Appellant in No. 82-8033, the Russell case, seeks reversal because of the trial court’s refusal to give the following charge:

Ladies and Gentlemen, I charge you that ‘where the second actor, after having become aware of the existence of a potential danger created by the negligence of the first actor, acts negligently in repect [sic] of the dangerous sitatuion [sic] and thereby brings about an accident with injurious consequences to others, the first actor is relieved of liability, because the condition created by him were [sic] merely a circumstance and not the proximate cause of the accident.’
A cloud of dust, fog or smoke which is so thick as to completely obscure a driver’s view of the highway in and behind the cloud shows the existence of a potential danger as a matter of law.

Appellant relies on Stevens v. Baggett, 154 Ga.App. 317, 268 S.E.2d 370 (1980) and Washington v. Kemp, 97 Ga.App. 235, 102 S.E.2d 910 (1958). In Stevens, a summary judgment case, the court held:

It is ultimately for the jury to determine whether the doctrine of independent intervening cause was applicable to the case at bar or whether negligent acts of all the defendants in combination were the proximate cause of plaintiff’s injuries.

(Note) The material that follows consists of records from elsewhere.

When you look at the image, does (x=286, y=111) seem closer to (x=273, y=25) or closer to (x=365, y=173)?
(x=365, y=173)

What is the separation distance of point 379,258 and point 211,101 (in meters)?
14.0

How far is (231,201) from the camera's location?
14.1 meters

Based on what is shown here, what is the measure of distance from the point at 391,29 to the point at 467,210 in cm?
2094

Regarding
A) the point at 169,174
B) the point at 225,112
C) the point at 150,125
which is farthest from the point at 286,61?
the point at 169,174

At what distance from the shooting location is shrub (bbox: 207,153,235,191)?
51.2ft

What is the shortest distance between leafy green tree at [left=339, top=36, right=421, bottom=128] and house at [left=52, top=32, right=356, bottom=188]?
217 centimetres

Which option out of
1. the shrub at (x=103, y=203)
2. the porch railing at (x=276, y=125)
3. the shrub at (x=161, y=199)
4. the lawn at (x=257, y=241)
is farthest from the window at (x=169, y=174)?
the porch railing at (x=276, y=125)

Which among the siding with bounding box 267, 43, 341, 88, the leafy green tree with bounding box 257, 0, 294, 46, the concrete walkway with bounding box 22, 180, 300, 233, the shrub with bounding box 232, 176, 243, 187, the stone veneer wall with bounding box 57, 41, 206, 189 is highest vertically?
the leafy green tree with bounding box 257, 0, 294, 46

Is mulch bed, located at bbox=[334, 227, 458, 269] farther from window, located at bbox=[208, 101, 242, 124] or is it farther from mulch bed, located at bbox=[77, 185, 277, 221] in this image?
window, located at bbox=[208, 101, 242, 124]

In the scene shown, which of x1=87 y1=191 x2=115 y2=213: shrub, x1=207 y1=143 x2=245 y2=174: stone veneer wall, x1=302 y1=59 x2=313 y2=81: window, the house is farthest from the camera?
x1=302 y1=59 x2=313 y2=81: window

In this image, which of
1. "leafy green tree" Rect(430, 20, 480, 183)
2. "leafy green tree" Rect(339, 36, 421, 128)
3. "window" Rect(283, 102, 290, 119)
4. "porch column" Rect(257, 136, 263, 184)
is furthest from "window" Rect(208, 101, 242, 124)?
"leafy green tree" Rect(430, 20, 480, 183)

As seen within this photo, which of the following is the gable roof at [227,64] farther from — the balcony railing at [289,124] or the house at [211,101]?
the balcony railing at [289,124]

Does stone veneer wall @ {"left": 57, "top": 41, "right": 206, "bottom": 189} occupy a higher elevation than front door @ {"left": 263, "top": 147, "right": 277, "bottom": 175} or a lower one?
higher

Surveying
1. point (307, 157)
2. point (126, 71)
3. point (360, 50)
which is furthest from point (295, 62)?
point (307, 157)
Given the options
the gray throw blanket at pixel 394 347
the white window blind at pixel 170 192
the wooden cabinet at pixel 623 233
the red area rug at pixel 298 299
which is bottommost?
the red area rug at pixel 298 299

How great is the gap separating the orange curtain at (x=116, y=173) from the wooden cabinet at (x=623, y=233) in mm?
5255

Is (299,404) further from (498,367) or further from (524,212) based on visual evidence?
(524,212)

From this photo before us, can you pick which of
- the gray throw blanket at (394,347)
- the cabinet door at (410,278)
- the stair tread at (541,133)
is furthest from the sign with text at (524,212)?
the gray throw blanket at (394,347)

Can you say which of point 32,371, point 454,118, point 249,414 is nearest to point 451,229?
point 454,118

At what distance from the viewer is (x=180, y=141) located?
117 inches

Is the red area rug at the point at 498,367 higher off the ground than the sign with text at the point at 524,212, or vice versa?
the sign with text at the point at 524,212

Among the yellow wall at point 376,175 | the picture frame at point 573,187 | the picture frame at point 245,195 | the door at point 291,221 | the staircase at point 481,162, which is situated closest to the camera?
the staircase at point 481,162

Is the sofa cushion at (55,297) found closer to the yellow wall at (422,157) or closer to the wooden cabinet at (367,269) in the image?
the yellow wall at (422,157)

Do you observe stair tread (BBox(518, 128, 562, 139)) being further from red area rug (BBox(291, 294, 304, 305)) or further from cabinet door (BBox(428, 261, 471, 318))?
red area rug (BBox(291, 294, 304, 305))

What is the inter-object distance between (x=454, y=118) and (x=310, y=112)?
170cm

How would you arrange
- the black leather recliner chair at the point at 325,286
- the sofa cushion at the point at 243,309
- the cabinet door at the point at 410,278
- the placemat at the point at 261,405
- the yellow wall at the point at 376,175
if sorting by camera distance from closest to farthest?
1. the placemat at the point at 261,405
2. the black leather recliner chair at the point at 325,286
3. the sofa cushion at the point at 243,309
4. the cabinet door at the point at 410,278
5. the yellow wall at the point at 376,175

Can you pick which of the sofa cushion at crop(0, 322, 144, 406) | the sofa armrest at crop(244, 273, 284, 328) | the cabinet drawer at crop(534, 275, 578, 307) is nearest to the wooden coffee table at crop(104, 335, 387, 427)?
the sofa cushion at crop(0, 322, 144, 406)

268 S.E.2d at 373. Similarly, in Washington wherein the trial court overruled appellants’ general demurrers to the plaintiff’s petition, the court noted:

We adhere to the rule that “in all cases where the minds of reasonable persons may disagree as to whether an act alleged to be negligent is in fact negligence, as well as in all cases where reasonable minds may disagree as to whether the negligence alleged concurred with the negligent acts of third persons as a proximate cause, there questions should go to a jury for decision.”

102 S.E.2d at 915.

The proffered charge improperly attempts to direct the jury to find that under certain facts, Russell’s negligence would not be the proximate cause of the accident. Such a charge is improper, as it would take this question from the jury’s consideration. The trial court properly gave a full and complete charge on the law of proximate cause.

There being no reversible error, the judgment is due to be, and hereby is,

AFFIRMED.

. Witness Donald Norris of Georgia Adjustment Company measured the distance from the crest of the hill to the point of impact to be 906 feet. Trooper Grimes testified that the crest was about 1,000 feet from the overturned Russell vehicle.

. According to Baccus and witness Jones, the Russell vehicle was unilluminated at this time.

. A blood alcohol test was performed on a sample of Russell’s blood. The sample had a blood alcohol level of 0.10 percent, the minimum level for the legal presumption of intoxication in Georgia.

A forensic chemist testified at trial that at the 0.10 percent level a driver suffers doubled reaction time and coordination impairment.